Without loss of generality, let the inner product $\langle \cdot ,\cdot \rangle$ be anti-linear on the first argument and linear on the second. (If the reverse is true, then we work with $\langle x,y\rangle _{\text{op}}{\stackrel {\text{def}}{=}}\ \langle y,x\rangle$ instead). The polarization identity

{\begin{aligned}\langle Ax,y\rangle &=\langle A(x+y),x+y\rangle -\langle A(x-y),x-y\rangle \\[1mm]&-i\langle A(x+iy),x+iy\rangle +i\langle A(x-iy),x-iy\rangle ,\end{aligned}}

and the fact that $\langle Ax,x\rangle =\langle x,Ax\rangle$ for positive operators, show that $\langle Ax,y\rangle =\langle x,Ay\rangle ,$ so $A$ is symmetric. For $A$ to be self-adjoint, it is necessary that $\mathop {\text{Dom}} A=\mathop {\text{Dom}} A^{*}.$ Recall that, for an arbitrary operator $T,$ $\mathop {\text{Dom}} T\subseteq \mathop {\text{Dom}} T^{*}.$ In our case, the equality of domains holds because $\mathop {\text{Dom}} A=H_{\mathbb {C} }:$ $H_{\mathbb {C} }=\mathop {\text{Dom}} A\subseteq \mathop {\text{Dom}} A^{*},$ so $A$ is indeed self-adjoint.

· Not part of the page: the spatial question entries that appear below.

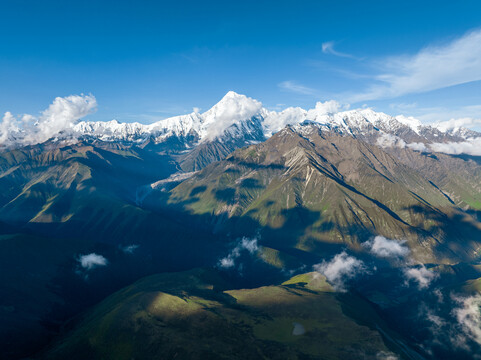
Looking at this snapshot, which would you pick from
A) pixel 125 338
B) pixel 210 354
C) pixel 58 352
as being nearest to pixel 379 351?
pixel 210 354

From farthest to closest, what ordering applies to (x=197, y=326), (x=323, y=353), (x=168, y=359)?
(x=197, y=326)
(x=323, y=353)
(x=168, y=359)

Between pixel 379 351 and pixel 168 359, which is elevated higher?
pixel 168 359

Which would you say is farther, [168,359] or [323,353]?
[323,353]

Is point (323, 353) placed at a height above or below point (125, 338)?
below

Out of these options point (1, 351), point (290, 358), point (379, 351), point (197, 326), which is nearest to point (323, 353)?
point (290, 358)

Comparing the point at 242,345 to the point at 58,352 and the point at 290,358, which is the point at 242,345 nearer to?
the point at 290,358

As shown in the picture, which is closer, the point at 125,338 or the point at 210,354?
the point at 210,354

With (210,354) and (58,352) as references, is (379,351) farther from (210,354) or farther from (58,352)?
(58,352)

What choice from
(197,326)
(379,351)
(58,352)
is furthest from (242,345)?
(58,352)

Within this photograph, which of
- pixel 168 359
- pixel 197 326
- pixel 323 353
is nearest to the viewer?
pixel 168 359
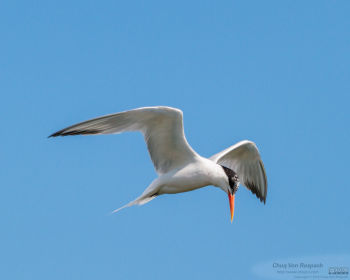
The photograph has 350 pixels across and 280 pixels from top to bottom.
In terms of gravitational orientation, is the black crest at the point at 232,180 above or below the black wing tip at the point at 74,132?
below

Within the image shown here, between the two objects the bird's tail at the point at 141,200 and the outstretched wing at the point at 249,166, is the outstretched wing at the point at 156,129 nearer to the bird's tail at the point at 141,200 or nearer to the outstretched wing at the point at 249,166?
the bird's tail at the point at 141,200

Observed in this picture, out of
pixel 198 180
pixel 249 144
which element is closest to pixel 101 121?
pixel 198 180

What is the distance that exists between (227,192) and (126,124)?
6.48 feet

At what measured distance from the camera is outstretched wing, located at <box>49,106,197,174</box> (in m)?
8.48

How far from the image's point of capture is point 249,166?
1127 cm

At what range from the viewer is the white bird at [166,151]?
8.51 metres

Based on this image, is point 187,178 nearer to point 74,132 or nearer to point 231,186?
point 231,186

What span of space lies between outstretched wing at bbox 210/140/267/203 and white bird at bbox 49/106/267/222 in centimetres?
113

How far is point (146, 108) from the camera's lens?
8367 mm

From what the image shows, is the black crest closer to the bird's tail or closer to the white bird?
the white bird

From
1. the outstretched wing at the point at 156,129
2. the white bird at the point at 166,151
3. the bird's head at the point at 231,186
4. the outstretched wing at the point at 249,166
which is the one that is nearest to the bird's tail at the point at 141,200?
the white bird at the point at 166,151

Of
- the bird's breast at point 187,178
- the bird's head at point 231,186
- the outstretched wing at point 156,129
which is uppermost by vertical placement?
the outstretched wing at point 156,129

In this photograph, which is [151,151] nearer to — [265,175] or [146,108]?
[146,108]

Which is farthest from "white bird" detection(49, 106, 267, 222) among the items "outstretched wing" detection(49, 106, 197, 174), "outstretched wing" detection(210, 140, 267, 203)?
"outstretched wing" detection(210, 140, 267, 203)
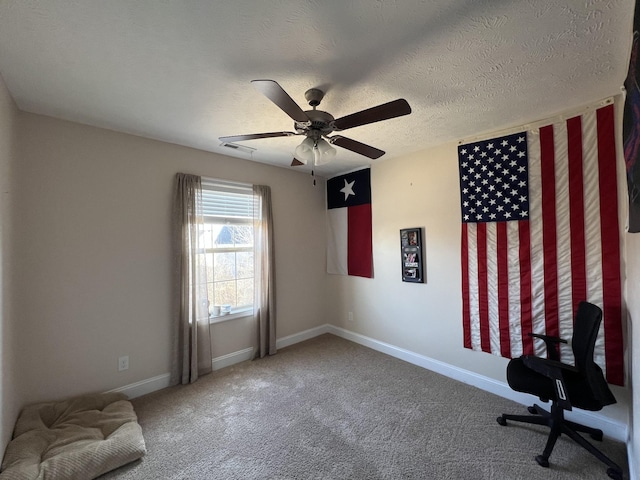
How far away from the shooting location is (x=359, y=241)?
364 cm

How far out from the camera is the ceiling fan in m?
1.35

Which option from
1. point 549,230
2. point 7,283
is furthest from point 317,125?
point 7,283

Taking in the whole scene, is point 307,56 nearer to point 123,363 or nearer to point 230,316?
point 230,316

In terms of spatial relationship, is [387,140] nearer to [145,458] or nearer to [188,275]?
[188,275]

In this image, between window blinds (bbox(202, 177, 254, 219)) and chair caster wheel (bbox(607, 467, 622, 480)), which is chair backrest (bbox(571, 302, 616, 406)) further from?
window blinds (bbox(202, 177, 254, 219))

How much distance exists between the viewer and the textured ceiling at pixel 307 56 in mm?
1146

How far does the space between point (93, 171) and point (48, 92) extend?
0.67 metres

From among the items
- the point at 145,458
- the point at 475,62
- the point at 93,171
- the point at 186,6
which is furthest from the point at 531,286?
the point at 93,171

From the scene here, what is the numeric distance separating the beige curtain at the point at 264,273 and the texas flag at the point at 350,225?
3.51 feet

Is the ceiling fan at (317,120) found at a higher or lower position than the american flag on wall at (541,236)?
higher

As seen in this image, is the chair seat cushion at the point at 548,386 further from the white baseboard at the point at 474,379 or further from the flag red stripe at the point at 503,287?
the white baseboard at the point at 474,379

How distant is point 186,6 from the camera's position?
1110mm

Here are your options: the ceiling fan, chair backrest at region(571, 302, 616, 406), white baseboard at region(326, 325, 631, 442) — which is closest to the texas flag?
white baseboard at region(326, 325, 631, 442)

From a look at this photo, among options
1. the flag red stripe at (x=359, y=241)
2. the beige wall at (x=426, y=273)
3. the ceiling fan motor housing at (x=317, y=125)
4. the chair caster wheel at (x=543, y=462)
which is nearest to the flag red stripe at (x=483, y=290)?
the beige wall at (x=426, y=273)
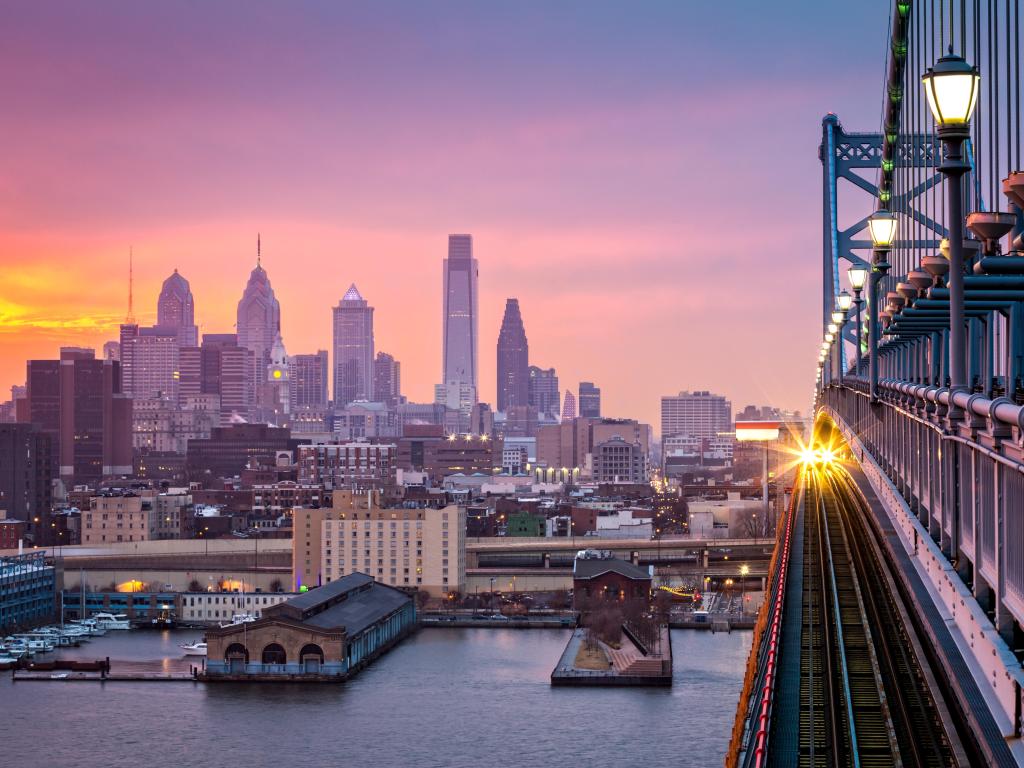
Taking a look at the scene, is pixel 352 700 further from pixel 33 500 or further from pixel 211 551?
pixel 33 500

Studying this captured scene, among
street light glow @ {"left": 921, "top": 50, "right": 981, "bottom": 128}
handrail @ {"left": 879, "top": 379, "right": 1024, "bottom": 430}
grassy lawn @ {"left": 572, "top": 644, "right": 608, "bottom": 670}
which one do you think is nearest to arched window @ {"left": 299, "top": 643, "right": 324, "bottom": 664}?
grassy lawn @ {"left": 572, "top": 644, "right": 608, "bottom": 670}

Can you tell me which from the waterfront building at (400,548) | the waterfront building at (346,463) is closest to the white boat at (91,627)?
the waterfront building at (400,548)

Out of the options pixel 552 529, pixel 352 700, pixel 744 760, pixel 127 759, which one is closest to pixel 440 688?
pixel 352 700

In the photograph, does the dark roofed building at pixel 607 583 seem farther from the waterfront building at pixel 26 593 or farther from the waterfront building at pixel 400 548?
the waterfront building at pixel 26 593

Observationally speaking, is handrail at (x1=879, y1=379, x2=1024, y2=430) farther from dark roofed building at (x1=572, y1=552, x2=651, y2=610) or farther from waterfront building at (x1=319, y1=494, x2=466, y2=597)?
waterfront building at (x1=319, y1=494, x2=466, y2=597)

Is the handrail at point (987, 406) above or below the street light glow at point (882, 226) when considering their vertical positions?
below

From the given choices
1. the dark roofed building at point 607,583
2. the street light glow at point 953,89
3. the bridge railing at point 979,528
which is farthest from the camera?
the dark roofed building at point 607,583
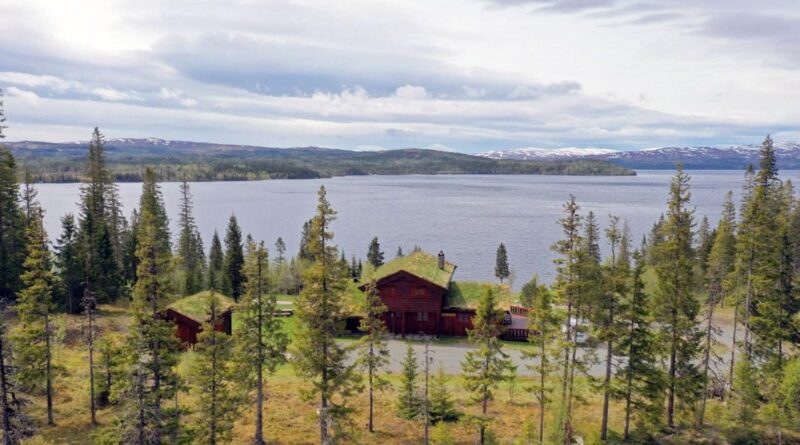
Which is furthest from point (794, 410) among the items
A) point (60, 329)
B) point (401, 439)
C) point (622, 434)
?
point (60, 329)

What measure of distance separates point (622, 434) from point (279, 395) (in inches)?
786

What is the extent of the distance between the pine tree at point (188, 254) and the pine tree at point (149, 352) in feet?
86.4

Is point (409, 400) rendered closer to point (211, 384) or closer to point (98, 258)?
point (211, 384)

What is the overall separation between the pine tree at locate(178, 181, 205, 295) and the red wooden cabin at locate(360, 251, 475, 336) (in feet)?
61.7

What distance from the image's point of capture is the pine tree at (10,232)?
43250 millimetres

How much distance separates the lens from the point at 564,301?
2533cm

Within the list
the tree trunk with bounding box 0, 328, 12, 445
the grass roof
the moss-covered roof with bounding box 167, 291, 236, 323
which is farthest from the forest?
the grass roof

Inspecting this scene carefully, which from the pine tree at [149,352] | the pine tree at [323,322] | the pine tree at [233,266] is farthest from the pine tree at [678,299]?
the pine tree at [233,266]

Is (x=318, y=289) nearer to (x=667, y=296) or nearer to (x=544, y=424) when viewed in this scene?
(x=544, y=424)

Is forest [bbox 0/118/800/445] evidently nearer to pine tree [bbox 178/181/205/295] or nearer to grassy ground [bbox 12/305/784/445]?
grassy ground [bbox 12/305/784/445]

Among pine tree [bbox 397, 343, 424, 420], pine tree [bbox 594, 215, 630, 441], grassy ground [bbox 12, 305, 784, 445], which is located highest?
pine tree [bbox 594, 215, 630, 441]

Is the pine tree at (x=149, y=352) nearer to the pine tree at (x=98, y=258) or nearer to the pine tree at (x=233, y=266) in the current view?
the pine tree at (x=98, y=258)

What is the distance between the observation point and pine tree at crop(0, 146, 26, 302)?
142 feet

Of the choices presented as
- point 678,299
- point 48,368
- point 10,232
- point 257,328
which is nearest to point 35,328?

This property does not hold on $H_{\mathbb {R} }.$

Application to physics: quantum states

The definition of a quantum system includes a complex separable Hilbert space $H_{\mathbb {C} }$ and a set ${\cal {S}}$ of positive trace-class operators $\rho$ on $H_{\mathbb {C} }$ for which $\mathop {\text{Trace}} \rho =1.$ The set ${\cal {S}}$ is the set of states. Every $\rho \in {\cal {S}}$ is called a state or a density operator. For $\psi \in H_{\mathbb {C} },$ where $||\psi ||=1,$ the operator $P_{\psi }$ of projection onto the span of $\psi$ is called a pure state. (Since each pure state is identifiable with a unit vector $\psi \in H_{\mathbb {C} },$ some sources define pure states to be unit elements from $H_{\mathbb {C} }).$ States that are not pure are called mixed.